She handed over the single sheet of paper, folded and sealed. I glanced at the seal. Sutherland, no less.

“And what was your position at Sutherland’s?”

“If it pleases you, My Lady, I was a parlour maid there, but me mum trained me to be a lady’s maid since I was young.” She dropped her eyes to her wool-lined pelisse and the fingers of one hand crushed her carefully pleated skirt as she stood waiting for my next question.

“And you do not wish to continue as a parlour maid?”

She swallowed hard and looked back at me. “No, if it pleases you. I wish to better myself, to honour the memory of my mother.”

“You’re well-spoken. Your mother’s doing?”

She nodded. “Yes, My Lady.”

“And why do you wish to leave the employ of the Sutherlands?”

She took a deep breath and tightened her jaw. She finally answered. “Do you wish to hear the acceptable answer to that question or the truth?”

I smiled at her. The girl had gumption. “I appreciate being given the choice,” I said, with a wry grin. “The truth, please. Always.”

“It’s to be the truth, then.” She tightened her jaw for a moment. “I’d aspired to the position of lady’s maid there, but one young Master Sutherland… he was a bit free with his hands on more than one occasion, and… well, luckily, I was blessed to be holding a hot warming pan in mine, and… no one was injured, but the noise was tremendous.” Her lips twitched, but she kept a straight face. “Several other servants rushed to the room. I escaped and stayed as far away as possible from the young master. Fortunately, or unfortunately,” the girl looked down at me with a grimace, “on the same day, a young girl from the estate, Sofia, came into service as a tweenie.” She looked at me again, her brow wrinkled.

“Go on, please,” I said.

“Not only has her whole family been sent out to the coast in the Clearances, but Sofia was waiting for her young Robert, the son of the old Tacksman, and the love of her life, to return from his military service, but, well, things have gone badly for the young miss. Very badly. I know it is just a matter of time before…. well, before she is dismissed… and then his attentions could return to me. I’m a good girl and don’t want to go that way, if it pleases you, My Lady.”

I frowned at the character in my hands, as yet unopened.

Was there any point opening it?

 

Author’s note:

For those of you who have read the first book in The Long Trails series, A Long Trail Rolling, this is the first of Scotty’s stories. As you may remember, Scotty is the trading post proprietor in A Long Trail Rolling, my award winning debut novel. Scotty’s real name is Robert, not Scotty, but you’ll have to read the as-yet unwritten books to find out the reasons he changed his name!

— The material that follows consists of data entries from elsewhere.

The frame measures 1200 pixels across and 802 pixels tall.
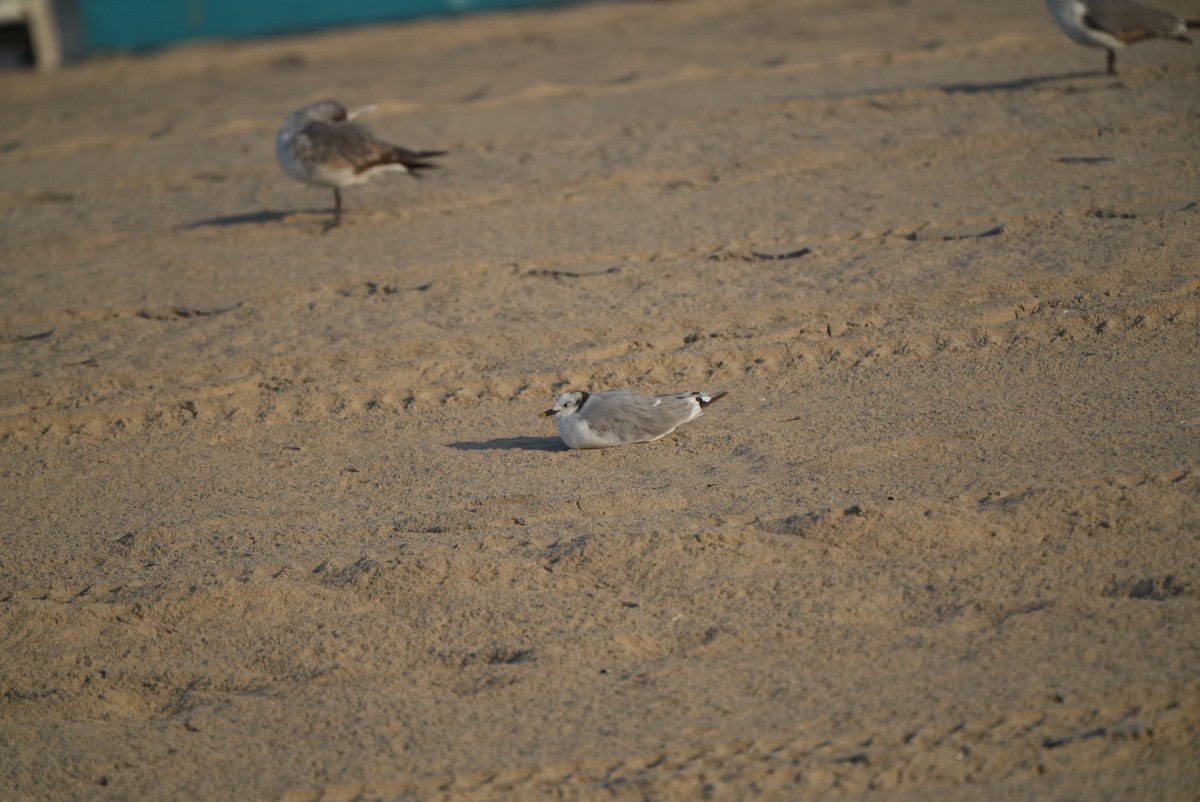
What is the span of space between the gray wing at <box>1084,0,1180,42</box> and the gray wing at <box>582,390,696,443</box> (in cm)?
649

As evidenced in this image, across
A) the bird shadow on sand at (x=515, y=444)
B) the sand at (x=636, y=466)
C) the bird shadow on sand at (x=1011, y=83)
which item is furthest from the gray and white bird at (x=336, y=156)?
the bird shadow on sand at (x=1011, y=83)

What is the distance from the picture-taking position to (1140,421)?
5023mm

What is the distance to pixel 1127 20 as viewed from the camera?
33.1 feet

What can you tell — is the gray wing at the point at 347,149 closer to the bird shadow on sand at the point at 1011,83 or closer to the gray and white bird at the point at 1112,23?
the bird shadow on sand at the point at 1011,83

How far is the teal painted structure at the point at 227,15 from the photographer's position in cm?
1906

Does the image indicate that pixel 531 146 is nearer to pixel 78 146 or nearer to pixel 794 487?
pixel 78 146

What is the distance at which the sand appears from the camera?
366 centimetres

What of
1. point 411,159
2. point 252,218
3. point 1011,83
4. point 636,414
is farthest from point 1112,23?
point 636,414

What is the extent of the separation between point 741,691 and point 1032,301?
324 centimetres

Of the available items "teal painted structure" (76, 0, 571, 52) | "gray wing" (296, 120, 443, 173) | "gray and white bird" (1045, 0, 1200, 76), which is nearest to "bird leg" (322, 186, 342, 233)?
"gray wing" (296, 120, 443, 173)

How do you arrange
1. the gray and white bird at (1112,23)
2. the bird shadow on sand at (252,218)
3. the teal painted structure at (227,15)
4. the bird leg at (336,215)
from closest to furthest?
the bird leg at (336,215) → the bird shadow on sand at (252,218) → the gray and white bird at (1112,23) → the teal painted structure at (227,15)

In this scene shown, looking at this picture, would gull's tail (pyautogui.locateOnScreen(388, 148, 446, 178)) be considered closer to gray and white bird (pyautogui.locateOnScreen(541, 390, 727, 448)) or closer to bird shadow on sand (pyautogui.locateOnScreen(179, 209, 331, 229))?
bird shadow on sand (pyautogui.locateOnScreen(179, 209, 331, 229))

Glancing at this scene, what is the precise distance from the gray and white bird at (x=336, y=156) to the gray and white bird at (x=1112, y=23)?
16.5ft

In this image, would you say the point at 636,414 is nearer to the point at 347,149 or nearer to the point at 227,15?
A: the point at 347,149
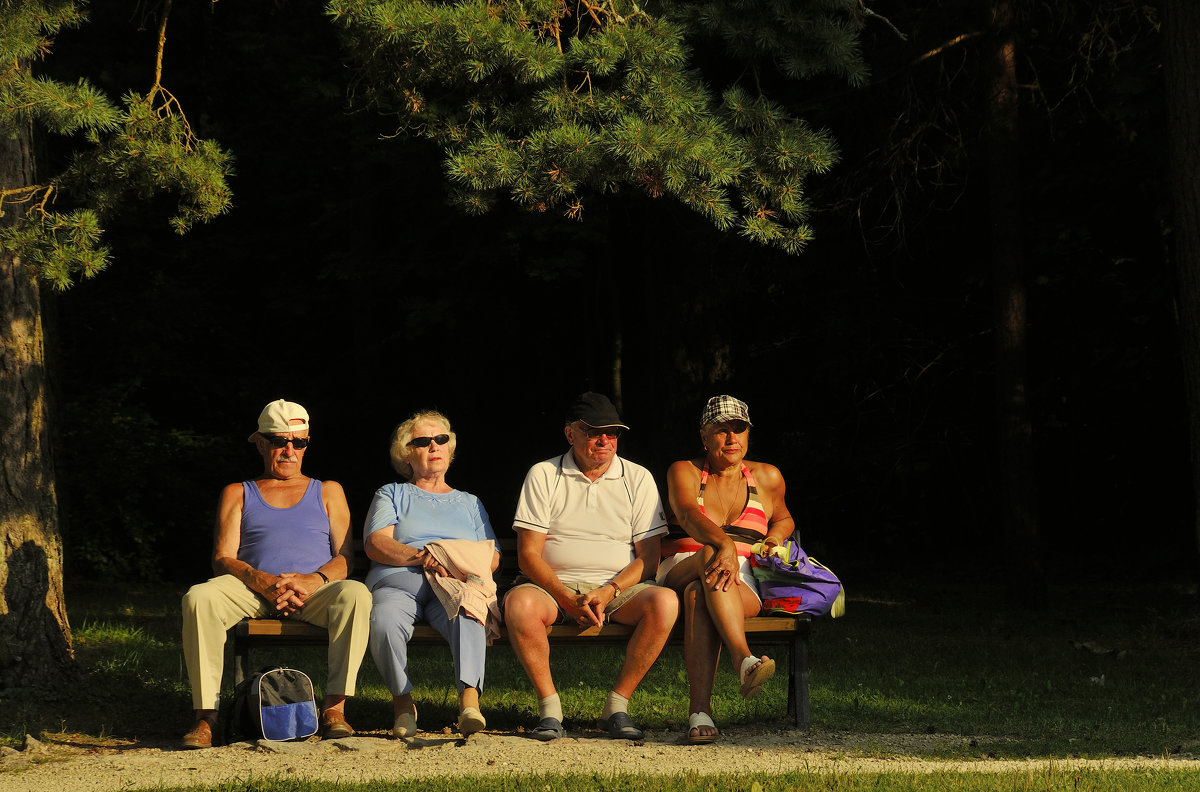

I invite you to wait to hear the rest of Scotty and Sophia’s story in the boxed set by the Bluestocking Belles, coming later this year!

Meanwhile, check out my other books on my website!

Thanks so much for coming by today!

xx

Lizzi Tremayne

 

About Lizzi

Lizzi is one of the newest Bluestocking Belles!

Lizzi grew up riding wild in the Santa Cruz Mountain redwoods, became an equine veterinarian at UC Davis School of Veterinary Medicine and practiced in the Gold and Pony Express Country of California before emigrating to New Zealand.

Busy raising two boys, farming, and running her own equine veterinary practice, she never thought she’d sit down long enough to write more than an article. A serious injury, however, changed all that, and planted her in one place long enough to jump-start her new career as an author!

With Lizzi’s debut historical romance, A Long Trail Rolling, she was: Finalist 2013 RWNZ Great Beginnings; Winner 2014 RWNZ Pacific Hearts Award for the best unpublished full manuscript; Winner 2015 RWNZ Koru Award for Best First Novel and third in the 2015 RWNZ Koru Long Novel section; and Finalist, 2015 Best Indie Book Award. Her newest novels and novellas, all released in 2017, are currently entered in more contests, and she’s working on her next novel!

When she’s not writing, she’s swinging a rapier or shooting a bow in medieval garb, riding or driving a carriage, playing in the garden on her hobby farm, singing, cooking, practicing as an equine veterinarian or teaching high school science. She is multiply published and awarded in special interest magazines and veterinary periodicals.

Lizzi is new to the Belles, but she’s loving the friendships she’s already developing with the rest of the ladies. She adores how they’re so progressive, organized, and fun. Best of all, they are all willing to put themselves out there, together, to achieve more, create more, than would be possible going it alone.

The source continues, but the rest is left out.